Nokia and Ericsson shoved aside 

China is cutting back on the use of European telecom gear as President Xi Jinping pushes to remove western technology from the country’s critical infrastructure.

Two sources familiar with the matter told the Financial Times that state-backed buyers such as mobile operators, utilities and large industries have started applying far stricter scrutiny to foreign bids.

Contracts from the former rubber boot maker Nokia and Sweden’s Ericsson are being forced through “black box” national security reviews run by the Cyberspace Administration of China, with no explanation of how their hardware is judged.

These reviews can drag on for three months or more.
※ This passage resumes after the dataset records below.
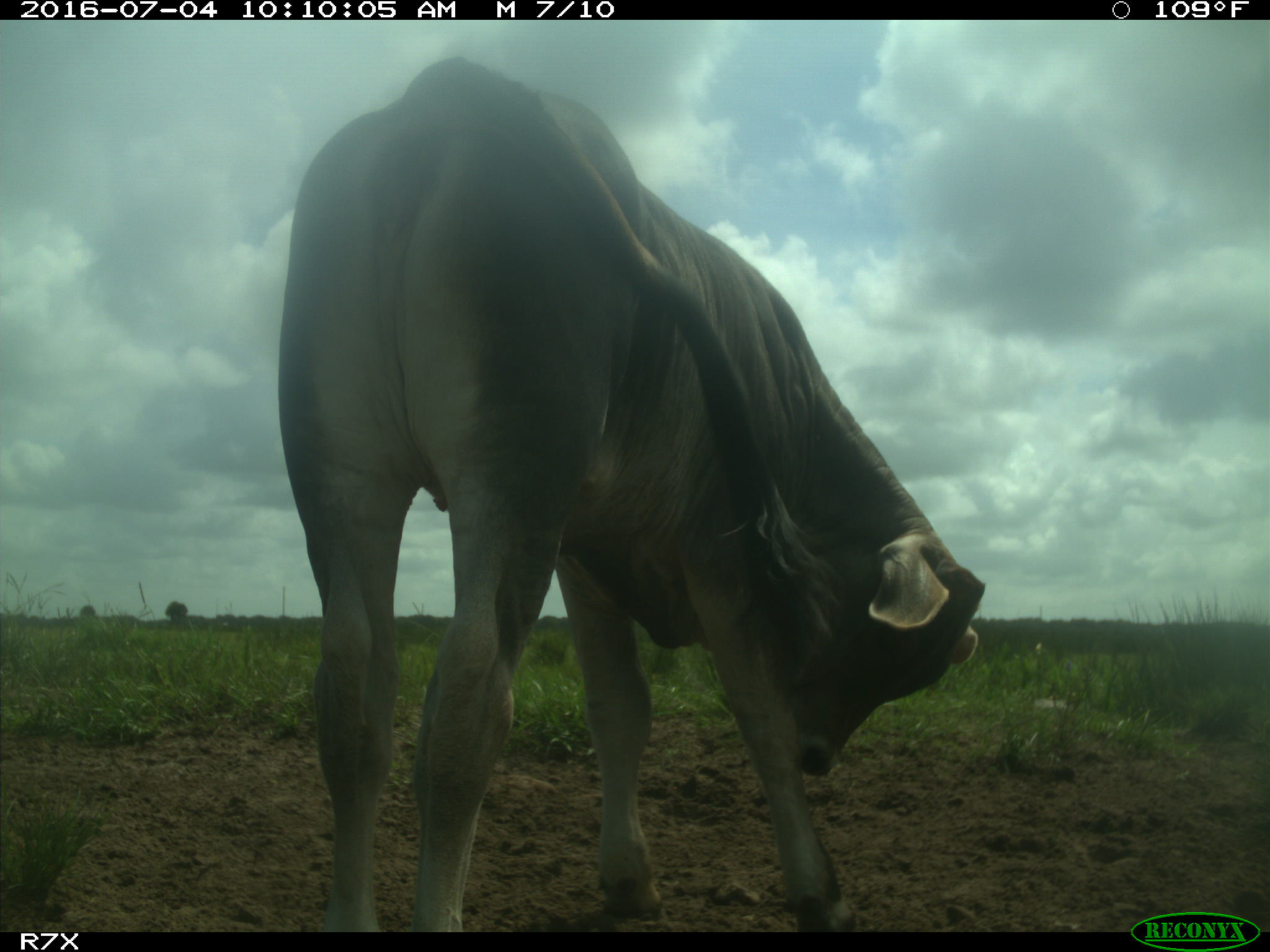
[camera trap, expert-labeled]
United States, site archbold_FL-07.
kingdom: Animalia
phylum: Chordata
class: Mammalia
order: Artiodactyla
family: Bovidae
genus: Bos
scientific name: Bos taurus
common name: domestic cow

Even when the European firms are approved, the delays give Chinese rivals an easier ride.

“If China is doing this for national security reasons, the question is why Europe does not reciprocate by applying the same standard,” said one person close to the process told the FT.

The Chinese effort mirrors Europe’s slow-motion clampdowns on Huawei and ZTE, though in practice European governments have been far less effective at curbing Chinese market share.

Xi has been pressing for self-reliance in technology since a 2022 update to China’s cybersecurity law. That change forced operators of “critical information infrastructure” to submit all potentially risky purchases for CAC review.

Foreign bidders are now required to provide exhaustive documentation on components, local content and even details of Chinese R&D projects in an attempt to curry favour.

Customers then hand over the dossiers to CAC, which informs the state-owned buyers if they can go ahead.

Dell’Oro Group analyst Stefan Pongratz said the restrictions have gutted the Son of Eric and Nokia’s presence. Their combined share of China’s mobile telecom market fell to about four per cent last year, down from 12 per cent in 2020.

Both companies have seen revenues in China shrink, with Nokia reporting double-digit declines since 2023.

“It’s so slow that even the breadcrumbs of market share the European companies get from major tenders are often shifted to Chinese vendors,” another source complained.

The EU Chamber of Commerce in China warned that localisation demands in telecoms pose an “existential threat” to European groups. Nearly three quarters of its members in a recent survey said they had lost business.

While European policymakers continue to talk about security risks and the dangers of backdoors in Chinese equipment, most have hesitated to impose outright bans. Cheaper gear and the fear of upsetting Beijing have kept them cautious.

Research outfit Cullen International said five years after the European Commission urged member states to restrict Huawei and ZTE, only 10 out of 27 EU countries had done so by June 2025, according to

Huawei and ZTE still hold between 30 and 35 per cent of Europe’s mobile infrastructure market, down only five to ten points since 2020.

Strand Consult's John Strand said Germany is particularly exposed, with 59 per cent of its installed 5G equipment sourced from Chinese vendors. Berlin says it will phase them out by 2029, though that is a long way off.

“All the mobile network equipment in Berlin is Chinese, Germany has big industries like chemicals and cars that don’t want relations with China to be hurt,” Strand said.